___ QUOTED PASSAGE ___

For the writer and artist Sergei Tretyakov, the futurist—the archetypal new man-artist—was an “instigator-agitator. . . . This new type of worker must feel a fundamental hatred toward all things unorganized, inert, chaotic, sedentary and provincially backward. . . . He is repelled by thick pine forests, untilled steppes, unutilized waterfalls which tumble not according to our order . . . he finds greatness in every object of human production designed to overcome, subject, and master the elements and inert matter.”
THE CHURCH OF COMMUNISM
Again, fine-sounding words, but . . . In the early years after the Revolution, Soviet leaders for the most part believed that religious faith was detrimental to society and could be expunged from the human psyche—all that was needed were the right incentives and education. Many appear to have thought that religion would simply “evaporate” when the new, more egalitarian economic order emerged. In the early days, the “renovationist” movement sought to recruit revolutionaries through religious channels, but when this failed, and when the new economic order also failed to wash away religion, there emerged a growing antagonism toward both Christianity and Islam. And this led, eventually, to the deliberate creation of an atheist alternative to religion, which had three main elements. These were the Standing Commission on Religious Questions, which oversaw all religious policy matters, the League of Militant Atheists (mentioned earlier), to spread the message “that religion was scientifically falsifiable,” and a raft of atheistic universities to educate a new generation of intellectuals.
The League was the most active part of this setup. It endured from 1925 to 1941, and after Leon Trotsky was replaced by Emelian Yaroslavsky, a close Stalin aide, a policy was followed whereby it was assumed that secularization could not occur unless religious cultural expression was abandoned. So began a series of crusade-like polemics to suppress religious expression and replace it with scientific atheism, under which, promoted by Stalin, “a vast and intricate ceremonial system began to take shape that would grow throughout the Soviet era . . . the creation of Soviet alternatives to baptisms, confirmations, religious marriages, funerals” and so on. In a Soviet (“Red”) baptism, for example, the official recited the following invocation over the infant:
Life becomes much brighter and more beautiful
Much quicker is its wonderful course
Suddenly here in our Soviet family
A small person is born.

___ ENTRIES PROVIDED ___

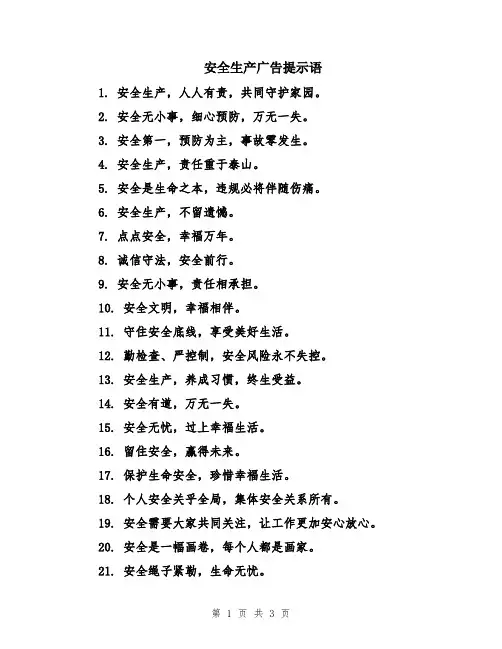 安全生产广告提示语

1. 安全生产，人人有责，共同守护家园。

2. 安全无小事，细心预防，万无一失。

3. 安全第一，预防为主，事故零发生。

4. 安全生产，责任重于泰山。

5. 安全是生命之本，违规必将伴随伤痛。

6. 安全生产，不留遗憾。

7. 点点安全，幸福万年。

8. 诚信守法，安全前行。

9. 安全无小事，责任相承担。

10. 安全文明，幸福相伴。

11. 守住安全底线，享受美好生活。

12. 勤检查、严控制，安全风险永不失控。

13. 安全生产，养成习惯，终生受益。

14. 安全有道，万无一失。

15. 安全无忧，过上幸福生活。

16. 留住安全，赢得未来。

17. 保护生命安全，珍惜幸福生活。

18. 个人安全关乎全局，集体安全关系所有。

19. 安全需要大家共同关注，让工作更加安心放心。

20. 安全是一幅画卷，每个人都是画家。

21. 安全绳子紧勒，生命无忧。

第 1 页 共 3 页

___

**TASK SET**
- A) According to the passage on Soviet atheism, during which years did the League of Militant Atheists exist?
- B) Please list the three main elements of the atheist alternative to religion named in the passage on Soviet atheism.
- C) Carry on the passage on Soviet atheism from the point where it ends.

**PER-TASK OUTPUTS**
- A) From 1925 to 1941.

- B)
- The Standing Commission on Religious Questions
- The League of Militant Atheists
- A raft of atheistic universities

- C)
Today we are celebrating in honor of him to whom
Belongs the future, and we are saying to him
“Hail, new citizen of our great Soviet state.”27
Paul Froese, in his study of the Soviet secularization experiment, says that the Russians saw religious faith as a product of ignorance—as the fruit of ritual activity, as a collection of social institutions, as offering a set of social rewards, as offering salvation incentives or as an aspect of the state. The “ignorance” argument was strongly held, many Communist Party leaders feeling that, since the findings of science and the fruits of technology were wholly at odds with beliefs in the supernatural, once this knowledge spread, religious faith would fade.
Party intellectuals were well aware of the French sociologist Émile Durkheim’s notion of religion: that its strength in part derives from the feeling of “collective effervescence,” from participation in ritual which generates emotion, and this they sought to counter, as we have seen, with new rituals of their own. But at the same time, they realized they must destroy the Orthodox Church if the new rituals were to have any purchase. So began the massive—and ultimately brutal—attempts to destroy all traditional religious institutions: churches, monasteries, sharia courts, religious schools.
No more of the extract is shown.